### INSTRUCTIONS TO FOLLOW
Exclude all pictures from your copy of the data below, which should otherwise match exactly.
##### DATASET EXTRACT
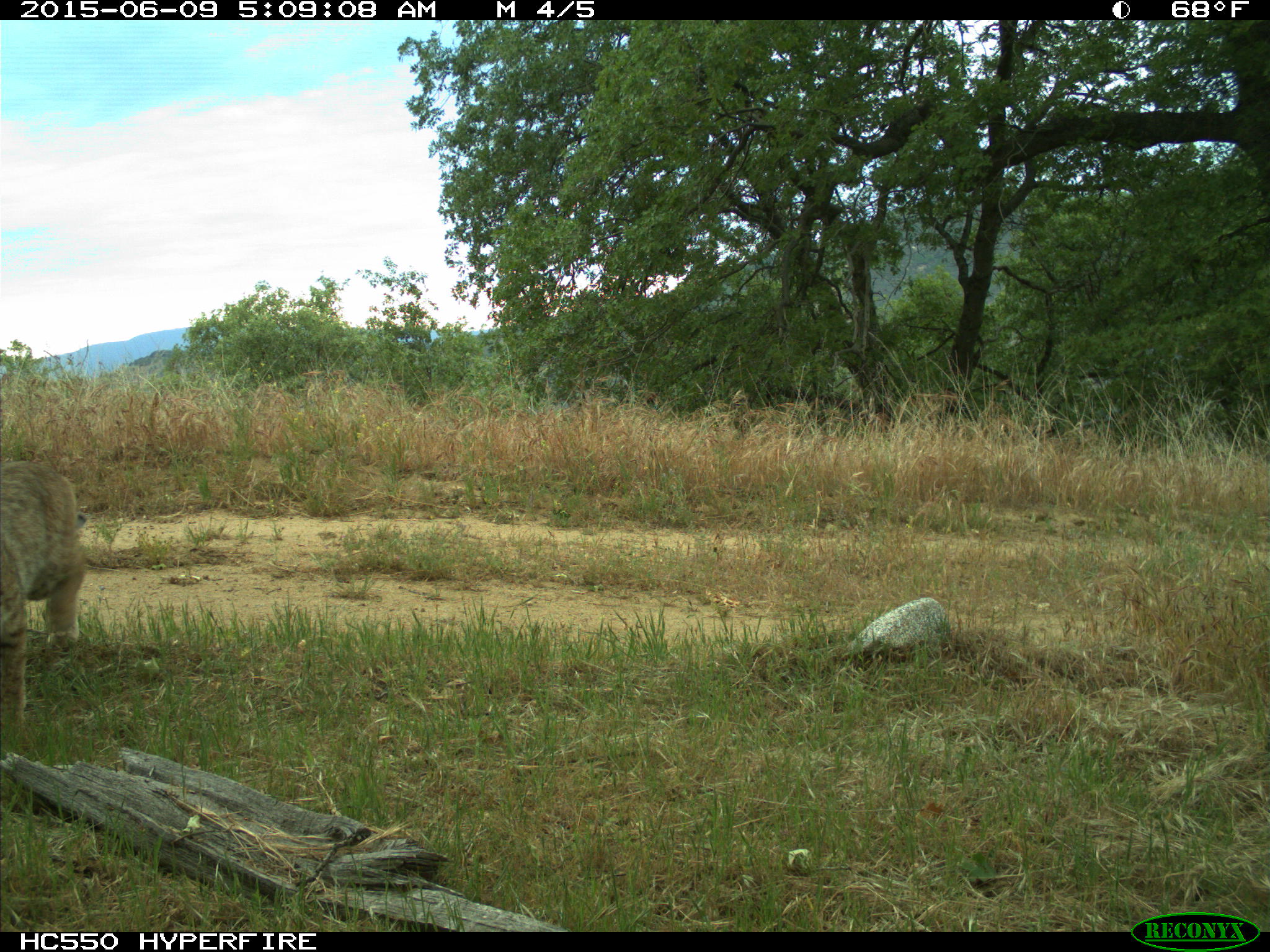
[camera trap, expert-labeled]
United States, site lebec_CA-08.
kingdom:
##########
### TASK RESULT
[camera trap, expert-labeled]
United States, site lebec_CA-08.
kingdom:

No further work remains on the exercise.